Moving to Alabama effected a sharp decline in my bicycling activity, as I now owned a car. It is also pretty hilly here. Occasionally during the first couple of years here, a fellow graduate student and I would rack our bikes on the car and drive to Oak Mountain State Park, where we would ride the roads. They have a couple of lakes there, and a waterfall, and lots of trees, so there were nice places to stop and rest between completely wearing ourselves out. One day, we were really kicking up some speed on the main road through the park and, coming around a corner, I passed a car around its left side as if it was standing still. Well, it wasn’t standing still. And it was a police car. The officer turned on his siren and caught up with me, threatening to write me a ticket for speeding. There’s a first time for everything, I thought.
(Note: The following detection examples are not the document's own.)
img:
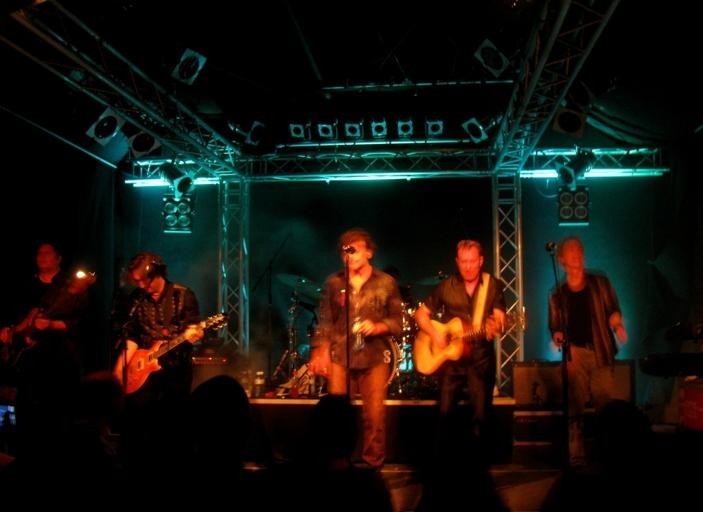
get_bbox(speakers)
[585,363,633,408]
[190,356,228,392]
[511,359,561,410]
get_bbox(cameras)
[0,403,16,427]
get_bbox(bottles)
[241,369,267,396]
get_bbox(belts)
[575,342,594,348]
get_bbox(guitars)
[119,314,228,394]
[10,271,95,363]
[411,306,526,375]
We had a good laugh about that one. After the policeman drove away.
After leaving graduate school and joining the work force, I rarely rode. Two years ago (a time jump of over 15 years, I am sorry to say), I bought a new bike. It is just now getting some use, and I took it with me to South Carolina last month. The area around Charleston is flatter than either Boston or San Diego County, and the roadsides around my mother’s home are woven with a magnificent network of paved bike trails. I got in a few long rides while visiting, but watched my speed because, well, you never know who might be right around the corner. Returning to Birmingham, I resolved to do more riding, no matter how much it might hurt.
Once my legs get acclimated to riding the hills here, my first goal will be to keep pace with a police car.